Posted to user@storm.apache.org by Dave Webb <Da...@gmx.de> on 2016/11/01 09:16:28 UTC

Out of Heap Memory despite using TOPOLOGY_MAX_SPOUT_PENDING

Hello,

I have a simple WordCount topology which only uses BaseBasicBolts and BaseRichSpouts.
When running with multiple workers, I experience increasing Heap usage until it is eventually full,
which causes the workers to restart.
Adjusting the Heap size does not permanently solve this problem, it just delays it.

I have read about TOPOLOGY_MAX_SPOUT_PENDING and Guaranteed Message Processing [1], which is basically
mandatory for running a stable multi-worker topology.

However, even though my workers are now "throttled" with this parameter, still run out of Heap at some point.
I am aware that "topology.max.spout.pending" is applied to each Spout instance individually, meaning that the
total amount of pending tuples is this value times the amount of spout instances.
But there is now way that a _single_ Spout instance which tolerates only 10 tuples "in flight" at a time almost
instantly fills an 1.5GB Heap.

$ jmap -histo:live 9476

 num     #instances         #bytes  class name
----------------------------------------------
   1:       5648304      989149784  [B
   2:       5647555      135541320  backtype.storm.messaging.TaskMessage


How can 5.6 million TaskMessages be possible?

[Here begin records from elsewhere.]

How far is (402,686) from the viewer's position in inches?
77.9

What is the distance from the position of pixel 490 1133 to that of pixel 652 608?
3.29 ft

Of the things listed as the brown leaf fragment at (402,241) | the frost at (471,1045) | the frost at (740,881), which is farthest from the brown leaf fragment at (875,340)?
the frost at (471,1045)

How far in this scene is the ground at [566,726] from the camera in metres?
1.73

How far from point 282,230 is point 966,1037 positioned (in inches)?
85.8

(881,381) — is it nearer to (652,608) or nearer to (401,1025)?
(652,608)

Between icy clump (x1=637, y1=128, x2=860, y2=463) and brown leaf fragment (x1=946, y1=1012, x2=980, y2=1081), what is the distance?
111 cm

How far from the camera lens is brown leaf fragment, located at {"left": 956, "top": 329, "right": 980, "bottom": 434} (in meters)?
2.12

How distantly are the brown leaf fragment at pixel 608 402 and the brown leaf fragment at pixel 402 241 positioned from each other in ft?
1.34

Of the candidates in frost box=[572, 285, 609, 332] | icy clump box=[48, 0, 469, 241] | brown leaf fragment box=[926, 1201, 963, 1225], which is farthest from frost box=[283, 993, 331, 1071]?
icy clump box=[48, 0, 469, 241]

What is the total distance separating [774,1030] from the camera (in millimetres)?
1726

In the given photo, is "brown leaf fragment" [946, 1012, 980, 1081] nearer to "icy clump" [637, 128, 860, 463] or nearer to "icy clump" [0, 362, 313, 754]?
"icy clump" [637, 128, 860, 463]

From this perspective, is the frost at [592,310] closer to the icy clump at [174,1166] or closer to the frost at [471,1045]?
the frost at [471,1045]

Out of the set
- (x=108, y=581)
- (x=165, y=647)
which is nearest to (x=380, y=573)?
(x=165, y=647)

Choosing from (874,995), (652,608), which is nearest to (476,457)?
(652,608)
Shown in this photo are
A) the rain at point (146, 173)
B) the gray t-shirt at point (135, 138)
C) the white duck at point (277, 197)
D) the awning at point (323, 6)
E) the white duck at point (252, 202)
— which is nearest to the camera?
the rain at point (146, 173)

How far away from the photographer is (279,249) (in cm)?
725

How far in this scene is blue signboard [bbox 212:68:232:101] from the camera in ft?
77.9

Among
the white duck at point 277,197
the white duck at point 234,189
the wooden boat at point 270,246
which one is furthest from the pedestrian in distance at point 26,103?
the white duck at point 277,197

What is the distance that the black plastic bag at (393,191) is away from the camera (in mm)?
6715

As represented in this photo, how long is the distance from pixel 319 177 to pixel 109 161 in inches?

Only _one single_ tuple can be in flight. Each tuple is split into
50 tuples by the first Bolt and each of them is reduced by a final CounterBolt.

My questions are the following:

1. How can I query the amount of tuples in my topology currently being "in flight".
Storm needs this number itself in one way or the other, but how can I access it externally?

2. How can I further troubleshoot my Out of Memory problems?
I need to which Bolt is the bottleneck. Restarting the topology and observing is incredibly slow and cumbersome.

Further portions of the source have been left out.